▶ _EXERCISE_
Rewrite the entries below as a JSON list of strings, with one string per line and no blank lines.

◇ ◇ ◇ ◇

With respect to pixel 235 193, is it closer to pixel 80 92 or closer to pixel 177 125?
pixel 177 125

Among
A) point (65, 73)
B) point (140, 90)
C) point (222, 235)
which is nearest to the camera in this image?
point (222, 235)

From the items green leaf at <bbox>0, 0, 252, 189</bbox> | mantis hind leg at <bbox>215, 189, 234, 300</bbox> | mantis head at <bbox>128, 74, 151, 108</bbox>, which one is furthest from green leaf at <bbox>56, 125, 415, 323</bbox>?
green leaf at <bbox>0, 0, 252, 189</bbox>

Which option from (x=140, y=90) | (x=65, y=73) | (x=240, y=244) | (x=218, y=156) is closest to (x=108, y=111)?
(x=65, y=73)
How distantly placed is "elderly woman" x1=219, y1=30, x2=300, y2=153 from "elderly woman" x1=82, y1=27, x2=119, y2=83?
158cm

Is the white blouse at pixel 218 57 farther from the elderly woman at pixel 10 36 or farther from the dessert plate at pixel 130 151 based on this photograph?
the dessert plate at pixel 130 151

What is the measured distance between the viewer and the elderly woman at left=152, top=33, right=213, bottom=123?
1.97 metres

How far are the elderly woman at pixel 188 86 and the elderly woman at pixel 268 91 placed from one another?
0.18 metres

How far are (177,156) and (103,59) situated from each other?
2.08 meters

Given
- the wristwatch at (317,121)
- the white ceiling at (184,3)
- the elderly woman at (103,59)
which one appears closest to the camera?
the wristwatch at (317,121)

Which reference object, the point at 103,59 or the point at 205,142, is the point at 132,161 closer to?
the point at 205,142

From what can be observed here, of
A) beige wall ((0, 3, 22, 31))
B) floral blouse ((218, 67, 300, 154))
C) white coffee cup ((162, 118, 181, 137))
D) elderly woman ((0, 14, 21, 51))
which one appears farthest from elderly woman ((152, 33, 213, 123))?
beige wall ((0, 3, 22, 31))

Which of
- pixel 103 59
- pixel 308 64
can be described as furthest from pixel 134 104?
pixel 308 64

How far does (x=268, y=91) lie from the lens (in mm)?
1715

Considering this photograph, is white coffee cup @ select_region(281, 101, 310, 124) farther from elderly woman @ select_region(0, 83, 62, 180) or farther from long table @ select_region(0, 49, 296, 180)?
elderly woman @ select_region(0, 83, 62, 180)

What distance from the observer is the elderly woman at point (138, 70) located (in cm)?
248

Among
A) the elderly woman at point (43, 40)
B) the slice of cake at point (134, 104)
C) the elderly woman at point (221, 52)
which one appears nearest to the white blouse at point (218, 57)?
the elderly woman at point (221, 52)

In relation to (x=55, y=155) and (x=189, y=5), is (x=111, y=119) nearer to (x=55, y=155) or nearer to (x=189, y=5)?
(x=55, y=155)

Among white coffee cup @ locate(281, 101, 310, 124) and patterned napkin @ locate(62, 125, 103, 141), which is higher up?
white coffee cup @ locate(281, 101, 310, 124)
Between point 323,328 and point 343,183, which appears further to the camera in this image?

◇ ◇ ◇ ◇

▶ _TASK RESULT_
[
  "With respect to pixel 235 193, is it closer to pixel 80 92 or closer to pixel 177 125?",
  "pixel 177 125",
  "Among",
  "A) point (65, 73)",
  "B) point (140, 90)",
  "C) point (222, 235)",
  "which is nearest to the camera in this image?",
  "point (222, 235)",
  "From the items green leaf at <bbox>0, 0, 252, 189</bbox> | mantis hind leg at <bbox>215, 189, 234, 300</bbox> | mantis head at <bbox>128, 74, 151, 108</bbox>, which one is furthest from green leaf at <bbox>56, 125, 415, 323</bbox>?",
  "green leaf at <bbox>0, 0, 252, 189</bbox>",
  "Which option from (x=140, y=90) | (x=65, y=73) | (x=240, y=244) | (x=218, y=156) is closest to (x=108, y=111)?",
  "(x=65, y=73)",
  "How distantly placed is \"elderly woman\" x1=219, y1=30, x2=300, y2=153 from \"elderly woman\" x1=82, y1=27, x2=119, y2=83?",
  "158cm",
  "Is the white blouse at pixel 218 57 farther from the elderly woman at pixel 10 36 or farther from the dessert plate at pixel 130 151 based on this photograph?",
  "the dessert plate at pixel 130 151",
  "What is the measured distance between the viewer and the elderly woman at left=152, top=33, right=213, bottom=123?",
  "1.97 metres",
  "How far are the elderly woman at pixel 188 86 and the elderly woman at pixel 268 91 placed from one another?",
  "0.18 metres",
  "How far are (177,156) and (103,59) situated from each other?",
  "2.08 meters",
  "Given",
  "- the wristwatch at (317,121)",
  "- the white ceiling at (184,3)",
  "- the elderly woman at (103,59)",
  "which one appears closest to the camera?",
  "the wristwatch at (317,121)",
  "Which reference object, the point at 103,59 or the point at 205,142, is the point at 132,161 closer to?",
  "the point at 205,142",
  "From what can be observed here, of",
  "A) beige wall ((0, 3, 22, 31))",
  "B) floral blouse ((218, 67, 300, 154))",
  "C) white coffee cup ((162, 118, 181, 137))",
  "D) elderly woman ((0, 14, 21, 51))",
  "which one appears farthest from elderly woman ((152, 33, 213, 123))?",
  "beige wall ((0, 3, 22, 31))",
  "Which of",
  "- pixel 103 59",
  "- pixel 308 64",
  "can be described as furthest from pixel 134 104?",
  "pixel 308 64",
  "How far does (x=268, y=91) lie from the lens (in mm)?",
  "1715",
  "Considering this photograph, is white coffee cup @ select_region(281, 101, 310, 124) farther from elderly woman @ select_region(0, 83, 62, 180) or farther from long table @ select_region(0, 49, 296, 180)?",
  "elderly woman @ select_region(0, 83, 62, 180)",
  "What distance from the observer is the elderly woman at point (138, 70) located (in cm)?",
  "248",
  "Among",
  "A) the elderly woman at point (43, 40)",
  "B) the slice of cake at point (134, 104)",
  "C) the elderly woman at point (221, 52)",
  "which one appears nearest to the white blouse at point (218, 57)?",
  "the elderly woman at point (221, 52)",
  "In relation to (x=55, y=155) and (x=189, y=5), is (x=111, y=119) nearer to (x=55, y=155) or nearer to (x=189, y=5)?",
  "(x=55, y=155)",
  "Among white coffee cup @ locate(281, 101, 310, 124) and patterned napkin @ locate(62, 125, 103, 141), which is higher up?",
  "white coffee cup @ locate(281, 101, 310, 124)",
  "Between point 323,328 and point 343,183, which appears further to the camera in this image?"
]